Member of the Minnesota House of Representatives from the 15A district
- In office January 3, 2007 – January 7, 2013
- Preceded by: Jim Knoblach
- Succeeded by: district redrawn

Personal details
- Born: October 16, 1961 (age 64) Minneapolis, Minnesota
- Party: Republican Party of Minnesota
- Spouse: Paula
- Children: 5
- Alma mater: College of St. Thomas
- Profession: Insurance broker, legislator

= Steve Gottwalt =

American politician

Steven M. "Steve" Gottwalt (born October 16, 1961) is a Minnesota politician and former member of the Minnesota House of Representatives. A member of the Republican Party of Minnesota, he represented District 15A, which included portions of Stearns County in the west central part of the state. He is also an insurance salesman and the owner of Steve Gottwalt Consulting.

==Education and professional background==
Gottwalt graduated from St. John's Preparatory School in Collegeville, then went on to the College of St.
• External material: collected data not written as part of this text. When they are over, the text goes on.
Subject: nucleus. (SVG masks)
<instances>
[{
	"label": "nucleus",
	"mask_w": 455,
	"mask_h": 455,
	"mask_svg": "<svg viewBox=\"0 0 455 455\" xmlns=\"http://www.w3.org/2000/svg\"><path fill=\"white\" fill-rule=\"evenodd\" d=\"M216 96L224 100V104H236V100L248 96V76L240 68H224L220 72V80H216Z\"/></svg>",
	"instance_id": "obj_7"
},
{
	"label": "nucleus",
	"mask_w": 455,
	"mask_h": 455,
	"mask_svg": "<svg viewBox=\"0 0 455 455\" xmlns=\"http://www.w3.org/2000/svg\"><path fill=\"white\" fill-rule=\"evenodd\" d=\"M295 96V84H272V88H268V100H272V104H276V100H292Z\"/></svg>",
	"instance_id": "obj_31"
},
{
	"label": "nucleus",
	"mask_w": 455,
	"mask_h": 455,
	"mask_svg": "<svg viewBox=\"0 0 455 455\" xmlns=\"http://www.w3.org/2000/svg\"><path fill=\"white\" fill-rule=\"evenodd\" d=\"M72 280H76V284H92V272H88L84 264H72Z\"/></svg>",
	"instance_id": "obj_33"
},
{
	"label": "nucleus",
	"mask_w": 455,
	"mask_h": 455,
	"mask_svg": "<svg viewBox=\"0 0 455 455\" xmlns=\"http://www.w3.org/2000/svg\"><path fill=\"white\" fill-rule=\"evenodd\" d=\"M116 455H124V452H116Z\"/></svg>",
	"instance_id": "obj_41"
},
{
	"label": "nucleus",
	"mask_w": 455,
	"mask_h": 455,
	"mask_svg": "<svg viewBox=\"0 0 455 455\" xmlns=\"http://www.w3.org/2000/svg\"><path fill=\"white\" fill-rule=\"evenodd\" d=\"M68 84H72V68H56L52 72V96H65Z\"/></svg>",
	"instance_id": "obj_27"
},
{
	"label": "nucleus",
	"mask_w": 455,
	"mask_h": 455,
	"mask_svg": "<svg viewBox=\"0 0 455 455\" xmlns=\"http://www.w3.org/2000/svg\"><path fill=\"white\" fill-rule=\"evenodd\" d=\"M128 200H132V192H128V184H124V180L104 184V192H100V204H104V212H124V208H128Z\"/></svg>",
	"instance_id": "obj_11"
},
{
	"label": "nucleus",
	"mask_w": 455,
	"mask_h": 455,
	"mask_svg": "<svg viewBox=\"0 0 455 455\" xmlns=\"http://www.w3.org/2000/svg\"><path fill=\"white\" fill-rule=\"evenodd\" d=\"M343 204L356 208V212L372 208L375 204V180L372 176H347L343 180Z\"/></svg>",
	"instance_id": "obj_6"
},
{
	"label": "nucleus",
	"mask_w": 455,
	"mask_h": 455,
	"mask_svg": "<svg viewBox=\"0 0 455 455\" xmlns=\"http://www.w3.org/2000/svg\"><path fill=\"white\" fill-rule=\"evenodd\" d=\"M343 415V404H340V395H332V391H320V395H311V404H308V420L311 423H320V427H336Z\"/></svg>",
Thomas in Saint Paul, earning his B.A. in Journalism and English in 1984. He participated in the United States Air Force Reserve Officers Training Corps (ROTC, not to be confused with military service) from 1983-1985. He worked as a radio broadcaster for KSJR-FM and WJON, and later as a network contract manager for Medica Health Plans (1995–1996), as director of network contracting for United HealthCare's seniors program EverCare (1996–1997), as director of communications for the Diocese of St. Cloud (1997–2006,) and as director of communications and consumer affairs for regional grocer Coborn's Inc. (2006-2011). In 2011, Gottwalt launched his own business, Steve Gottwalt Consulting LLC, providing communications, PR and benefits consulting services.

==Community service and leadership==
Gottwalt has been a member of the St. Cloud, Minnesota, Chamber of Commerce, the St. Cloud Area Economic Development Partnership, the St. Cloud Regional Airport Board, and the Central Minnesota Transportation Alliance. He was chair of the St. Cloud Area Human Services Council from 1992–1995, a board member of the St. Cloud Area Planning Organization from 1997–1999, a board member of the Great River Regional Library from 1999–2001, and a member of the St. Cloud mayor's Government Reform and Efficiency Task Force from 1999–2001. He was a member of the St. Cloud City Council from 1997–2006, also serving as the council's vice president during that time. Gottwalt has also served as spokesman and communications director for the Roman Catholic Diocese of Saint Cloud.

==Minnesota House of Representatives==
Gottwalt was first elected in 2006, and was re-elected in 2008, 2010. In 2012, he was re-elected to the newly drawn District 14A seat but resigned before the beginning of the new legislative session. He is a former chair of the House Health and Human Services Reform Committee, and also served on the Health and Human Services Finance, Taxes, and Ways & Means committees. During his tenure, Gottwalt sponsored an amendment to the Minnesota Constitution that would have banned same-sex marriage. Voters rejected the amendment in 2012.

On January 3, 2013, Gottwalt announced his intention to vacate his seat before the end of the month to join the Center for Diagnostic Imaging as its director of state legislative policy. He vacated his seat on January 7, 2013.

==Political controversies==

===Connections to Obamacare===
In 2011, Gottwalt came under fire from some conservatives in his party for supporting elements of Barack Obama's Patient Protection and Affordable Care Act. The conservative Citizens' Council for Health Freedom stated that he was attempting to implement the "command and control" infrastructure of Obamacare. Gottwalt subsequently withdrew the legislation.

===Health insurance conflict of interest===
Gottwalt came under the scrutiny of members of the House Ethics Committee in 2012 when lawmakers from that committee asked whether an arrangement violated ethics rules. The arrangement in question occurred in 2011, when Gottwalt sponsored the Healthy Minnesota Contribution Program, a bill that diverted Minnesotans receiving MinnesotaCare to the private insurance market. The legislation was part of the Republican agenda during the government shutdown and was passed in July of that year. Gottwalt then obtained a license for himself to sell insurance and joined Boys and Tyler, a firm that actively lobbied for the bill. In his Statement of Economic Interests, filed with the Minnesota Campaign Finance Board, Gottwalt failed to disclose his insurance sales business activities. When questioned about the conflict of interest, he defended his relationship to John Tyler, owner of Boys and Tyler, saying "The fact that I'm involved in that doesn't mean we were sneakily trying to come up with something to benefit ourselves. It's actually the other way around because we worked together."